Learning Potential Energy Surfaces of Hydrogen Atom Transfer Reactions in Peptides
Marlen Neubert, Patrick Reiser, Frauke Gräter, Pascal Friederich
TL;DR
This work tackles the challenge of simulating hydrogen atom transfer (HAT) in peptides with quantum-accurate potential energy surfaces by building large peptide-focused datasets and benchmarking three graph neural networks (SchNet, Allegro, MACE). By learning full PESs and inferring reaction barriers indirectly from energy predictions, the authors show that MACE provides the best accuracy, achieving a barrier MAE of $1.13$ kcal/mol on out-of-distribution DFT data, and enabling stable MD simulations that capture HAT events.

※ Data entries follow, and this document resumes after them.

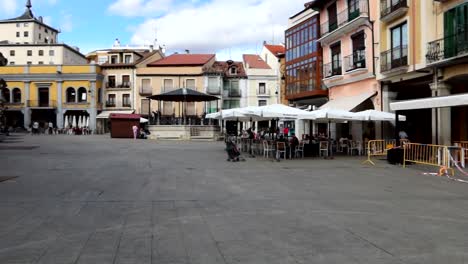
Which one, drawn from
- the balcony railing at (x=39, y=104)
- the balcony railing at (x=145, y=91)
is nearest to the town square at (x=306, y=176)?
the balcony railing at (x=145, y=91)

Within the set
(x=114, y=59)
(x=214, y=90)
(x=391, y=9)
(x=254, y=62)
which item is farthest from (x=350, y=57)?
(x=114, y=59)

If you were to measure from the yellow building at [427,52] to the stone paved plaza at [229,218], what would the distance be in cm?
694

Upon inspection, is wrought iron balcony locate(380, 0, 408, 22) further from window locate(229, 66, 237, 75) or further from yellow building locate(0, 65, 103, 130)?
yellow building locate(0, 65, 103, 130)

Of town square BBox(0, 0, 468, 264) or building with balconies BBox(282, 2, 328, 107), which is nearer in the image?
town square BBox(0, 0, 468, 264)

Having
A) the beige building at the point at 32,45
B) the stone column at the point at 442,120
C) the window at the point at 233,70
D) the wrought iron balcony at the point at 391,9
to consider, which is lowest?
the stone column at the point at 442,120

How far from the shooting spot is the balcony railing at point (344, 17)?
2511 cm

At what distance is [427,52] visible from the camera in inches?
763

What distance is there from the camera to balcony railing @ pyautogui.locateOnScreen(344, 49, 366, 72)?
84.0ft

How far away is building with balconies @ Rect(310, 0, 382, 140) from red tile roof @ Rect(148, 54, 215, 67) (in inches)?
1286

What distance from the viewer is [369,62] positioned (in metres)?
24.9

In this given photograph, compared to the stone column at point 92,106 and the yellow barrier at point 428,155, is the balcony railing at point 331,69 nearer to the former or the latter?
the yellow barrier at point 428,155

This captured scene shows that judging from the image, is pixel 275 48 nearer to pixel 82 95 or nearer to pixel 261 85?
pixel 261 85

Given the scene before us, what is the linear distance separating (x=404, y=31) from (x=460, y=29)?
4419mm

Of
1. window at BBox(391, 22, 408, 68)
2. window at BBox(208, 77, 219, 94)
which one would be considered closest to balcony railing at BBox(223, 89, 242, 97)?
window at BBox(208, 77, 219, 94)
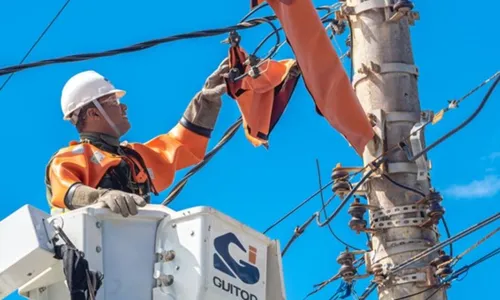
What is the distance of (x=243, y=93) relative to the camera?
8.08 meters

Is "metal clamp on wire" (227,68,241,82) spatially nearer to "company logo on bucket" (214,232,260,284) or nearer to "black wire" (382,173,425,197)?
"black wire" (382,173,425,197)

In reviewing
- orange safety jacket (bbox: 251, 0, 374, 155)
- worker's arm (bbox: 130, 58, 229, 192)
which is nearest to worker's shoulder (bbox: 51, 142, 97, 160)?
worker's arm (bbox: 130, 58, 229, 192)

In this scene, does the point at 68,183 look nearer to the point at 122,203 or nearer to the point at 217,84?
the point at 122,203

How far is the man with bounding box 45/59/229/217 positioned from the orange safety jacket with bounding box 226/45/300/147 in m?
0.12

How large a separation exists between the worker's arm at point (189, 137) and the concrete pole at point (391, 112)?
4.10ft

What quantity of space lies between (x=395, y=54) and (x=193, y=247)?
3654 millimetres

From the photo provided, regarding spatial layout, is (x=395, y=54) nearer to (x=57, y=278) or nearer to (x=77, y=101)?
(x=77, y=101)

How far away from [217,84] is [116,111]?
79 centimetres

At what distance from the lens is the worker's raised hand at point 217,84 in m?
8.09

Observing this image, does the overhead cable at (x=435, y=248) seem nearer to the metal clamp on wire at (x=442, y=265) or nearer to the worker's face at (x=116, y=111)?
the metal clamp on wire at (x=442, y=265)

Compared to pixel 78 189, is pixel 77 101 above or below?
above

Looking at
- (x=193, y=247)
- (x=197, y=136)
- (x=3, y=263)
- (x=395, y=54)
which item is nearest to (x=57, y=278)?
(x=3, y=263)

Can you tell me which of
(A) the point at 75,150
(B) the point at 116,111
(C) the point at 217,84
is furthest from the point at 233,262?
(C) the point at 217,84

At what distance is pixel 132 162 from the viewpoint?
24.2 feet
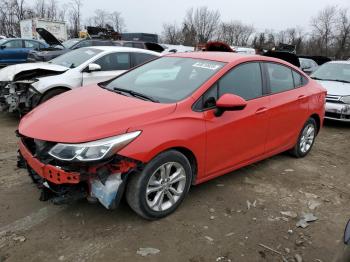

They validate the model on collagen 1 environments, demonstrating robust barrier shapes and local motif transferability, and discuss scaling, transferability, and strategies for improvement via active learning and TS searches. The study presents a generalizable pipeline for applying ML PESs to complex biomolecular reactivity, with potential for barrier-driven kinetics and large-scale biomolecular simulations.
Abstract
Hydrogen atom transfer (HAT) reactions are essential in many biological processes, such as radical migration in damaged proteins, but their mechanistic pathways remain incompletely understood. Simulating HAT is challenging due to the need for quantum chemical accuracy at biologically relevant scales; thus, neither classical force fields nor DFT-based molecular dynamics are applicable. Machine-learned potentials offer an alternative, able to learn potential energy surfaces (PESs) with near-quantum accuracy. However, training these models to generalize across diverse HAT configurations, especially at radical positions in proteins, requires tailored data generation and careful model selection. Here, we systematically generate HAT configurations in peptides to build large datasets using semiempirical methods and DFT. We benchmark three graph neural network architectures (SchNet, Allegro, and MACE) on their ability to learn HAT PESs and indirectly predict reaction barriers from energy predictions. MACE consistently outperforms the others in energy, force, and barrier prediction, achieving a mean absolute error of 1.13 kcal/mol on out-of-distribution DFT barrier predictions. Using molecular dynamics, we show our MACE potential is stable, reactive, and generalizes beyond training data to model HAT barriers in collagen I. This accuracy enables integration of ML potentials into large-scale collagen simulations to compute reaction rates from predicted barriers, advancing mechanistic understanding of HAT and radical migration in peptides. We analyze scaling laws, model transferability, and cost-performance trade-offs, and outline strategies for improvement by combining ML potentials with transition state search algorithms and active learning. Our approach is generalizable to other biomolecular systems, enabling quantum-accurate simulations of chemical reactivity in complex environments.